A reportagem do Metrópoles acompanhou de perto o Ministério da Justiça durante esses 12 meses e conversou com pesquisadores de áreas relacionadas à segurança pública para avaliar a gestão de Dino no governo federal. Confira os principais pontos:

Câmeras corporais: passo tímido

O ministro Flávio Dino e integrantes da pasta prometeram diferentes formas de financiamento para câmeras nas fardas das polícias: o uso das câmeras como condição para receber verba do Fundo Nacional de Segurança Pública (FNSP) e uma espécie de prêmio para o estado que aderisse a elas. Nenhuma das duas aconteceu.

De fato, houve discussões no Ministério da Justiça sobre o tema com representantes das polícias estaduais e recomendações para o uso, análise de empresas fornecedoras, encomenda de um estudo para uso na Polícia Rodoviária Federal (PRF), que ficará pronto em abril de 2023.

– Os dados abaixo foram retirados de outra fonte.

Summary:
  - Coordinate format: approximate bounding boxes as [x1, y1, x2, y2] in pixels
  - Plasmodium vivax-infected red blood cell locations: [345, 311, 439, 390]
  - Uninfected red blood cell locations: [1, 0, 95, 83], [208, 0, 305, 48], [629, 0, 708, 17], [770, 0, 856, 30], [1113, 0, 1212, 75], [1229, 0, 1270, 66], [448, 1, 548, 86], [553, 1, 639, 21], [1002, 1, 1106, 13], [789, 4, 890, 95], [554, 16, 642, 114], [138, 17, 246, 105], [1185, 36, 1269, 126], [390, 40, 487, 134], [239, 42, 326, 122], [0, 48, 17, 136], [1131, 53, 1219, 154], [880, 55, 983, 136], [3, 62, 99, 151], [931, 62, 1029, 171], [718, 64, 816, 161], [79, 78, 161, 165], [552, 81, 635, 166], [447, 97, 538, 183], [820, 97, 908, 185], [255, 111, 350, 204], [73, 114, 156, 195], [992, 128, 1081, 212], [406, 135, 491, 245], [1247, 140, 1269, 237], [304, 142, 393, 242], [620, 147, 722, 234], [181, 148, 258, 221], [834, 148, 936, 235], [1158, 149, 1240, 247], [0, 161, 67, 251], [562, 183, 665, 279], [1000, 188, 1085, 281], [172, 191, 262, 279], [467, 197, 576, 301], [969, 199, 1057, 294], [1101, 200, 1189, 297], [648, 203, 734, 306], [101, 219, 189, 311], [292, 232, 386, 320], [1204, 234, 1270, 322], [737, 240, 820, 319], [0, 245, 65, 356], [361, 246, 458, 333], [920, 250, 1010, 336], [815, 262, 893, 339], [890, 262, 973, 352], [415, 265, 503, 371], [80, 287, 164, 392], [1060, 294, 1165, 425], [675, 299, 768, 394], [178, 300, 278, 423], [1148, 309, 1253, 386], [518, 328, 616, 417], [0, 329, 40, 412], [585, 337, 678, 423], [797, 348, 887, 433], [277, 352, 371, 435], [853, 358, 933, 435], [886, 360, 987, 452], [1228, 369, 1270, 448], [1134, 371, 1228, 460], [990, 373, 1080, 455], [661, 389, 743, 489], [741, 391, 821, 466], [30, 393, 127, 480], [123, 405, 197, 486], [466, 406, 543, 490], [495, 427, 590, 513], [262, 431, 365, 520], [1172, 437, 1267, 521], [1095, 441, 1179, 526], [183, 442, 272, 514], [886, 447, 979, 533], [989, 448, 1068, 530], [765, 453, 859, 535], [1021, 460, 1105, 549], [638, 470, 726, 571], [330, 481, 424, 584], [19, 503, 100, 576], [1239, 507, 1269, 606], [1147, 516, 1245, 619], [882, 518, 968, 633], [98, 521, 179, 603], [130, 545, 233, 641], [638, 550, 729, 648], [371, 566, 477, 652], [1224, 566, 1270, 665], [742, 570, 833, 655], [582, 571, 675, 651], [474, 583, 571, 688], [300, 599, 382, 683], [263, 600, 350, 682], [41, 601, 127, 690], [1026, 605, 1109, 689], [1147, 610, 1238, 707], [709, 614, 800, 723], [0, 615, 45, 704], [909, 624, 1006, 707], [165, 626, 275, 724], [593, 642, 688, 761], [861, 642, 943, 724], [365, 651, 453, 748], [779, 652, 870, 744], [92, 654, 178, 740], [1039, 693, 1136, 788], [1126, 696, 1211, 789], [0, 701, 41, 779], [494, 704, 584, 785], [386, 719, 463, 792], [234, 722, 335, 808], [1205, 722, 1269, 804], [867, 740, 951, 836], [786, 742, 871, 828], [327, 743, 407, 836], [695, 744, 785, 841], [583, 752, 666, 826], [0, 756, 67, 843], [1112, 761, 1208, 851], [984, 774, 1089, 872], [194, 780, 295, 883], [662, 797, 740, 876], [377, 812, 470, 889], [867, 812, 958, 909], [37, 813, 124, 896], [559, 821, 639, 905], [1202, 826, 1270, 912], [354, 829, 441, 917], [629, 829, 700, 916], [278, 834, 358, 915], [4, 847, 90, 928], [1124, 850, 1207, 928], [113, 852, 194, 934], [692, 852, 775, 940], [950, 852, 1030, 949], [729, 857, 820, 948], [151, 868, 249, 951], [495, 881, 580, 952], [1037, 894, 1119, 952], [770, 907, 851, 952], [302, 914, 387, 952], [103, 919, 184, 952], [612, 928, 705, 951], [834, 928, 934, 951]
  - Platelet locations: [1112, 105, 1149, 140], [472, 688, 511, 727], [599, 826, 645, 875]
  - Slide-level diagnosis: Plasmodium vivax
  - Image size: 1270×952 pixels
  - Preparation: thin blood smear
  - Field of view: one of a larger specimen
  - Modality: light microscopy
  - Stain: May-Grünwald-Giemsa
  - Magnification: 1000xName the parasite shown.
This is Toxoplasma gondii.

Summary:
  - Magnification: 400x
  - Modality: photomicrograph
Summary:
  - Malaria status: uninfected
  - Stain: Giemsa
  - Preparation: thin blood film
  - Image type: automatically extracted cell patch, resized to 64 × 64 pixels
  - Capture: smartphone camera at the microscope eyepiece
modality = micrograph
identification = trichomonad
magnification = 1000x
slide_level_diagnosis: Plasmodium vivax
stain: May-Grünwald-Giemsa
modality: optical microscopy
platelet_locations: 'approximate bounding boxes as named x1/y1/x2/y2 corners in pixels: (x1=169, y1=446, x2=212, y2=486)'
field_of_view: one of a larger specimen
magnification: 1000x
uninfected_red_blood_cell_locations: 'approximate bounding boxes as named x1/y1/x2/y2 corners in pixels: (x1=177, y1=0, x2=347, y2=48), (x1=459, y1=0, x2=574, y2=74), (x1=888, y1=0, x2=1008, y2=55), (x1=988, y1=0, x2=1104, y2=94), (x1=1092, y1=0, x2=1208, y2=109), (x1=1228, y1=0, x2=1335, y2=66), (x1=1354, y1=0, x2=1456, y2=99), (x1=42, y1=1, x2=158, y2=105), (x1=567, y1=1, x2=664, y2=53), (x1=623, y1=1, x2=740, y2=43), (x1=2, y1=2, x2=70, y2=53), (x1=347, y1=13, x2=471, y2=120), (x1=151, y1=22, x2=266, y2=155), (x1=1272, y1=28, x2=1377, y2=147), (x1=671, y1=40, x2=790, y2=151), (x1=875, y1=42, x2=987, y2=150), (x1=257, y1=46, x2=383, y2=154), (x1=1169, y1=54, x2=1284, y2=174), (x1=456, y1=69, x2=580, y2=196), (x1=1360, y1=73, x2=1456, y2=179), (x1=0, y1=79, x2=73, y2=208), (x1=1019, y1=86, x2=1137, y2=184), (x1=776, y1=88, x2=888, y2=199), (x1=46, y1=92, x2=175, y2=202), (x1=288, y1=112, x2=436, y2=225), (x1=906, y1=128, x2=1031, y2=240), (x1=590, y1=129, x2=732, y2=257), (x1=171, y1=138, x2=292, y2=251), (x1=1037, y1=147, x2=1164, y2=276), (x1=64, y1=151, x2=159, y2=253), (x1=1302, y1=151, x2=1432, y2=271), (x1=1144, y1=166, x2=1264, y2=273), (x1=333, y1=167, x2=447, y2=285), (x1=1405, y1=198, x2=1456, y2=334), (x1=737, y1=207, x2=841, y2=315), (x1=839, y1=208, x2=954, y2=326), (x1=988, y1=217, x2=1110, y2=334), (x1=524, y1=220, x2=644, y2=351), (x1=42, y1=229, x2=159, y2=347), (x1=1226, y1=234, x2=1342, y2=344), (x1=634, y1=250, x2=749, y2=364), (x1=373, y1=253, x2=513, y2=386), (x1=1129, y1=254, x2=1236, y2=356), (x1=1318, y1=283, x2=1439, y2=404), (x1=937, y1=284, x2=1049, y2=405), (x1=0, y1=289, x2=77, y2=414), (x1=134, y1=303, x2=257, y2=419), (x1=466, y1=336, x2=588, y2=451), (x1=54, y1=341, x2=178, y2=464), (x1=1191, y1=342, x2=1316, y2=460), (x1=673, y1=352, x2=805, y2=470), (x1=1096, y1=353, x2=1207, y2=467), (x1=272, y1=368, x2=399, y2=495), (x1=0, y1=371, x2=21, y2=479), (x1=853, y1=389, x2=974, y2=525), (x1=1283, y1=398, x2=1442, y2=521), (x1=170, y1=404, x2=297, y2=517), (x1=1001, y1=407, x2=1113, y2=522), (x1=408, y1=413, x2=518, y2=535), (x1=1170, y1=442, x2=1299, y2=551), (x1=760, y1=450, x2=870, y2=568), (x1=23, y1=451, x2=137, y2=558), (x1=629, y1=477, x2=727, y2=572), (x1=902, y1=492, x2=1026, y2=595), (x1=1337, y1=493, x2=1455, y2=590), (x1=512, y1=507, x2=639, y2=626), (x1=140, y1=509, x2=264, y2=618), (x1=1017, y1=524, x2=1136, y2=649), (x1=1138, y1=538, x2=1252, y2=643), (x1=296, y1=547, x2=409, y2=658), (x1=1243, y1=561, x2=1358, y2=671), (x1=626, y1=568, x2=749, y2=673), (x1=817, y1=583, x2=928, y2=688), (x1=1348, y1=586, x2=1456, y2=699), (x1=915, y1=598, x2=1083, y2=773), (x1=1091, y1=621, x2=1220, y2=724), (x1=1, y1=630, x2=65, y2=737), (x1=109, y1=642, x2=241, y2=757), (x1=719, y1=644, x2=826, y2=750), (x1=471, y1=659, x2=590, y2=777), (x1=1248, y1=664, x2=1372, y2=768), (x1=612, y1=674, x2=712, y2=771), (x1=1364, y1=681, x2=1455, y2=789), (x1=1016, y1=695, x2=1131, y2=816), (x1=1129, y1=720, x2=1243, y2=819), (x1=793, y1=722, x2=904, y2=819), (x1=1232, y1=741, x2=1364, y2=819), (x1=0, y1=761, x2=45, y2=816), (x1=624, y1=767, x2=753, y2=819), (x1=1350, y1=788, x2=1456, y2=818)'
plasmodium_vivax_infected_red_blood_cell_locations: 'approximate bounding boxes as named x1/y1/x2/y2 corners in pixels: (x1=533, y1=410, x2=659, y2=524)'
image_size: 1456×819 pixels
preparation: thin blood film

“O passo que o Dino deu é tímido: divulgou protocolos de uso de câmeras. É um pequeno movimento”, avalia o professor da UnB e membro do Fórum Brasileiro de Segurança Pública (FBSP), Arthur Trindade.

Trindade explica que a questão das câmeras corporais passa por uma questão política, de decidir qual briga o governo federal vai comprar com os governadores.

Além disso, ele entende que a criação de um programa com uso do FNSP para pagar as câmeras é uma maneira mais viável do que condicionar repasses financeiros ao uso do equipamento. O governo federal tem o poder de induzir as políticas de segurança nos estados, mas não manda nos governadores e secretários de segurança pública.

Redes sociais: radicalismo e extremismo

Escritora e pesquisadora na área de radicalização, extremismo e terrorismo on-line, Michele Prado vê vários avanços na gestão de Flávio Dino no Ministério da Justiça para combater o extremismo violento, que alicia crianças e adolescentes na internet e, em casos graves, chega a ataques armados em escolas.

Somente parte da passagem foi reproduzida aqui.